Last year the Nation welcomed back a set of tribal items held by the University of Northern Iowa. This spring saw the culmination of a century-long effort to bring home another set. It has been an exasperatingly drawn-out process, even with impetus provided by the 1990 Native American Graves Protection and Repatriation Act. But finally, last month, the tribal museum celebrated the homecoming of a massive collection previously held by the Missouri State Museum.


You can see more pictures of the beautiful bead work, moccasins, baskets and other items in their May newsletter:
Encouragingly, the University of Iowa—where that fellow student declared in the 1980s that Native Americans were extinct—has "become a model for respectful repatriation."

This collaborative work has also encouraged tribal youth to step into the fields of archeology and anthropology, which is bound to bring much-needed change.
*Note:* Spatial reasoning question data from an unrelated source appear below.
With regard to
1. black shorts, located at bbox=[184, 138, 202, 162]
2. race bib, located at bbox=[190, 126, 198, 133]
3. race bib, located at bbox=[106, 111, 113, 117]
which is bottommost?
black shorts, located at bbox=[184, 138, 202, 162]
The article describes how, "in the 1980s and 1990s, many Native Americans viewed the field of archeology as one that was inherently predatory and more interested in dealing with deceased Indigenous people than living ones."
“Fast forward to today, and we do have young people in our tribal communities who are archeologists and anthropologists,” Wanatee Buffalo said. “Because of laws like NAGPRA and laws like what Iowa passed, we have the opportunity to learn from each other and improve and increase the amount of information and education so everybody gets a more complete sense of the history of this land we call Iowa.”
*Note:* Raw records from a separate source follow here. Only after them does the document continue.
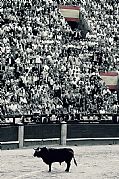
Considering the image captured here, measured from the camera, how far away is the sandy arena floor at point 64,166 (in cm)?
1507

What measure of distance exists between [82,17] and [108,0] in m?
3.03

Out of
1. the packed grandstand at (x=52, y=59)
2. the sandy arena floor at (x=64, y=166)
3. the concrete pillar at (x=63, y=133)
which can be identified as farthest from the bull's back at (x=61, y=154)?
the packed grandstand at (x=52, y=59)

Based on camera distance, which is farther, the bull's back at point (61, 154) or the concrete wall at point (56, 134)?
the concrete wall at point (56, 134)

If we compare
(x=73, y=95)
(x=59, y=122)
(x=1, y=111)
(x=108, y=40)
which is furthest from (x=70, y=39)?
(x=59, y=122)

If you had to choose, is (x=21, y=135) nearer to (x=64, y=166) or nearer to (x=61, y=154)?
(x=64, y=166)

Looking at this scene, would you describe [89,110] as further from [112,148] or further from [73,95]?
[112,148]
In my own region, there are also renewed efforts to collaborate with indigenous tribes who were driven out long ago. The Ulster county historian, Eddie Moran, has recently made a visit to Lenape descendants in Ontario, as part of this process of repair.

Quick reports that, "The work is meant to expand the county’s public understanding of its own history, Moran said, by placing Lenape history at the center rather than treating it as a preface to European settlement."
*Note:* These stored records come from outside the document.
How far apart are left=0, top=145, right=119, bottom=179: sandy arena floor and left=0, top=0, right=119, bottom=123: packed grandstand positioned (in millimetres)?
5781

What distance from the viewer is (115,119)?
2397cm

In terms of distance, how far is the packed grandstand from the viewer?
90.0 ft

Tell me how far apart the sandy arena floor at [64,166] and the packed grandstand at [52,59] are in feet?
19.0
Moran and the Lenape descendants have met to share information and ideas; look for ways to increase tribal access to sites in their homeland; and discuss the renewal of an early treaty. Included in this process are efforts to determine whether Ulster county possesses items for repatriation.
I'd like to close by highlighting a best-selling novel which encompasses these issues. Ojibwe author Angeline Boulley's Warrior Girl Unearthed came out in 2023, and is set in the same locale as her 2021 debut, Firekeeper's Daughter. Engaging and fast-paced, this young adult novel follows twin teens from a Black and Anishinaabe family living on Sugar Island, near Sault Ste. Marie, Michigan.

Boulley artfully puts this fictional account to work to bring out many compelling facts. The girls' summer internships expose them to issues of grooming, missing and murdered women, and the history of expropriation of native skeletal remains. Despite the heavy subject matter, the characters are drawn with humor and spirit.
Readers learn about the tensions between the tribe and the people and institutions holding their ancestral items, and the ripple effect on internal tribal relations, as one sister becomes a kind of reverse tomb raider. The question at the core of her work, Boulley tells us, is "Who controls indigenous bodies?"
The story is a page-turner and I'm looking forward to diving into Firekeeper's Daughter, as well as her 2025 novel, Sisters in the Wind. My summer fiction reading is cut out for me.
Finally, to whet your appetite—don't let the YA designation stop you, adults—here's a delightful conversation with the author. In this video, April Lidinsky hosts Boulley on her Dinner and a Book show. Boulley shares recipes for venison, wild rice, and maple crème brûlée during a lively discussion of how she came to write the story.
I was delighted to come across this while researching for my post, because it contains another lovely throughline. April was a friend and classmate of mine at the University of Iowa. This fact confirms my growing sense that more connections become visible, the more one opens up to finding them. I hope that this week's post can open up some meaningful connections for you, as well.